*TASK A*
List every film the text about stepping outside the model names, along with the year given for each.
*TASK B*
Transcribe the part of the text about stepping outside the model that begins with the words "All the stuff" and ends after the words "of the whole.".

*SELECTED EXTRACT*

────────

When you take a conversation to its semantic and syntactic limits then step out into the abstract — away from the expected language order — it can create confusion, frustration, and even alienation. Don’t all great films begin with no clear context or explanation? Clear storylines crystalize and take form organically through attentive observation and joint dialogue. Dialogue between the characters inside the film guides the direction, and dialogue between those watching and analyzing from outside the film expands the direction. The more shared discussions arise around the ideas, meaning, production style and original novel, the more meta-content clusters around the film — the shared experience. With richer and more open content, viewers gain access to deeper context — when compared to the first few minutes of a new reel. Psychological thrillers like Inception (2010) and timeless movies like 2001: A Space Odyssey (1968), tap our emotions and suspend us with cliffhangers — but is the viewership as patient as the previous black and white era? Have we traded reflective thought and contemplation for convenience, efficiency and on-demand-everything?
All the stuff of life lies outside our limited observable — and mentally constructed model — of subjective reality. How can we have mutually objective conversations about events if our views and capacities to absorb, understand and connect are so diametrically opposed — by individual nature. Hidden (and not so hidden messages) in our movies repeat this story over and over. In isolation there’s no clarity, in selfishness there’s no abundance, in arrogance there’s no understanding. The movie, Arrival (2016) was a metaphor — built on previous theatrical metaphors — that repeat the Babylonian civilization story. We humans speak in many tongues and are separated so that we may rediscover ourselves and bridge the humanitarian gaps by communication. We have different perspectives, ideas and realizations, so that we may share to build a clearer collective vision of the whole.
Currently we’re being bombarded by COVID-19 peak infection models for every country. But that’s exactly the problem. They’re models, simulations, man-made equations — not actualizations of the mathematically known universe and its ordered chaos. So what’s to be said about our make-believe market models and the fantasy of infinite financial growth — where the line between real markets and virtual markets continues to blur and merge into the same pool. Limited perspectives and imaginary systems are breaking under the force of their own flawed phantasmagoria. The economic dream is rising to a new logical layer in the system. Those who don’t board the train (and there have been many) to the next platform will be left behind in limbo, under the limitations of economic and mental models that are obviously broken.
If we continue to silence, push back, and argue against new variables of observable reality that dismantle the culturally fixed narrative, we cannot progress. We fall prey to practices of the dark ages. Maverick luminaries who pushed the culture to new horizons and understandings were silenced, exiled or at worst, killed — but their enlightening humanitarian messages outlive their mortality. Social, reputational, and intellectual risks are necessary sacrifices that move the cradle of humanity from infancy’s Geocentric model to the adolescent Heliocentric model — and further to more mature universal models. But they remain social, mathematical and cosmological models.
Thinking outside the model is what upsets those too attached to looking at life from arbitrary metrics, that we created as sense making tools. Our ingenious measuring systems help us communicate and agree on autoCAD files for mass manufacturing but those same measuring systems blind us from what’s beyond measurement — where our units don’t apply and our physics breaks down. So who sees the truer reality — the one observing the microcosm through a microscope or the one observing the macrocosm through a telescope — or the one liberated from the narrow looking glass of both?
Society doesn’t honor those seekers who venture outside the model alone and who in their returning bring back value to the collective. The revolutionary Teslas, Jungs, Shakurs, Lennons, and Mandelbrots, get crucified by the unaware masses. They are then celebrated after their deaths, when their once neglected ideas translate to value for the blind. In their weakness, the majority can at best participate from a distance in a hashtag or post praise of felled artists, doctors, scientists and thinkers — when they feel it is socially accepted and psychologically safe from the armchair of groupthink. The most sensible thing to do is to keep one foot in the manmade world and one foot in the natural beyond, to not lose balance and get swayed by optical delusions of consciousness. Can you step out the model?

────────

(Items stored from a collection)
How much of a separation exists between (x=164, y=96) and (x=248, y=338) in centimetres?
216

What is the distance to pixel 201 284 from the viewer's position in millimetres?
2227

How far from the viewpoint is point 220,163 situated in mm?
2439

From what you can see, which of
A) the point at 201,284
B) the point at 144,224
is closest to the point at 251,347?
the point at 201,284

────────

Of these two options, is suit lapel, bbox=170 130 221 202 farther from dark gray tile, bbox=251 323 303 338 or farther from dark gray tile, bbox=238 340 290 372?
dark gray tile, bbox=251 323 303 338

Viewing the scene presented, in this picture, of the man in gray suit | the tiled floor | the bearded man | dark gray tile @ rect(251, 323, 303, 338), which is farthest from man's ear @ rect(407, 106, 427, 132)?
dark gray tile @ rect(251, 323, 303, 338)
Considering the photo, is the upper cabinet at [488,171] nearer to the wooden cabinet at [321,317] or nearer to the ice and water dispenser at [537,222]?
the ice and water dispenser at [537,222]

────────

*TASK SOLUTION A*
Inception (2010)
2001: A Space Odyssey (1968)
Arrival (2016)

*TASK SOLUTION B*
All the stuff of life lies outside our limited observable — and mentally constructed model — of subjective reality. How can we have mutually objective conversations about events if our views and capacities to absorb, understand and connect are so diametrically opposed — by individual nature. Hidden (and not so hidden messages) in our movies repeat this story over and over. In isolation there’s no clarity, in selfishness there’s no abundance, in arrogance there’s no understanding. The movie, Arrival (2016) was a metaphor — built on previous theatrical metaphors — that repeat the Babylonian civilization story. We humans speak in many tongues and are separated so that we may rediscover ourselves and bridge the humanitarian gaps by communication. We have different perspectives, ideas and realizations, so that we may share to build a clearer collective vision of the whole.